*Information supplied*
# # # #

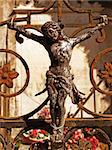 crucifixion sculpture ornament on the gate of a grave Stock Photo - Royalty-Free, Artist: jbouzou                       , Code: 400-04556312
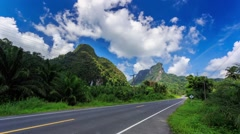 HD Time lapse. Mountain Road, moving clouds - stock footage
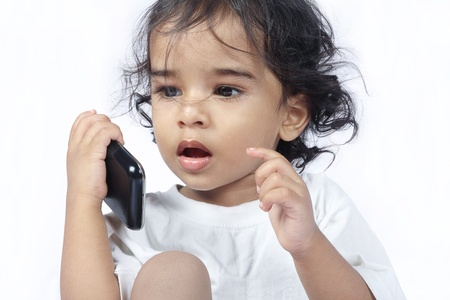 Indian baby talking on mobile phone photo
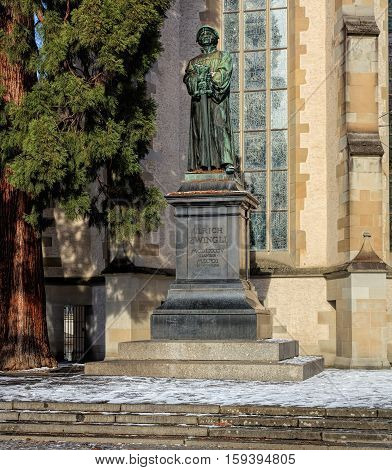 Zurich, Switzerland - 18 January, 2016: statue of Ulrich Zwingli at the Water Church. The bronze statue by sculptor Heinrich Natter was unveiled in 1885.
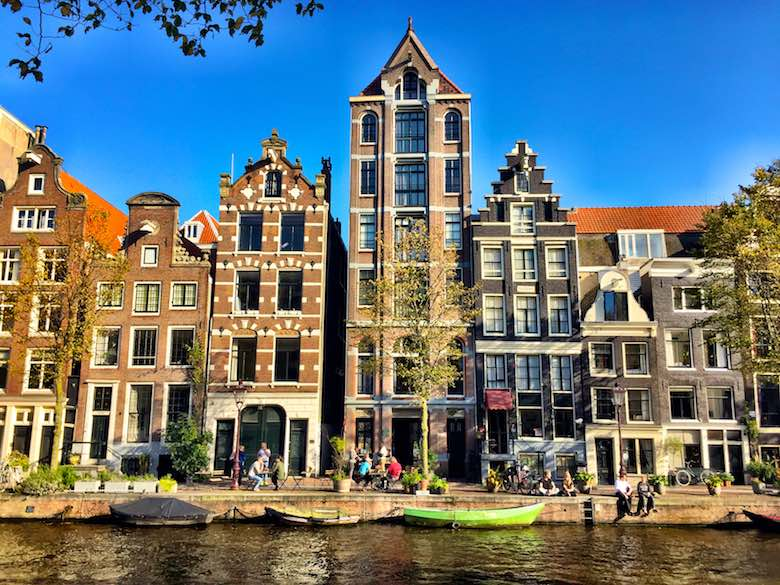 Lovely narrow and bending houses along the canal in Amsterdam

# # # #

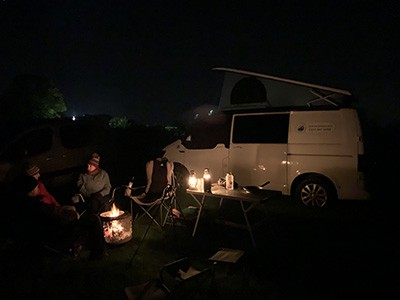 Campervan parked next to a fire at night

# # # #

*Aim of the task*
To complete this exercise, transcribe exactly the lines above from the one that holds "crucifixion sculpture ornament" through the one that holds "Lovely narrow and". Pictures stay out.

*Exercise output*
 crucifixion sculpture ornament on the gate of a grave Stock Photo - Royalty-Free, Artist: jbouzou                       , Code: 400-04556312
 HD Time lapse. Mountain Road, moving clouds - stock footage
 Indian baby talking on mobile phone photo
 Zurich, Switzerland - 18 January, 2016: statue of Ulrich Zwingli at the Water Church. The bronze statue by sculptor Heinrich Natter was unveiled in 1885.
 Lovely narrow and bending houses along the canal in Amsterdam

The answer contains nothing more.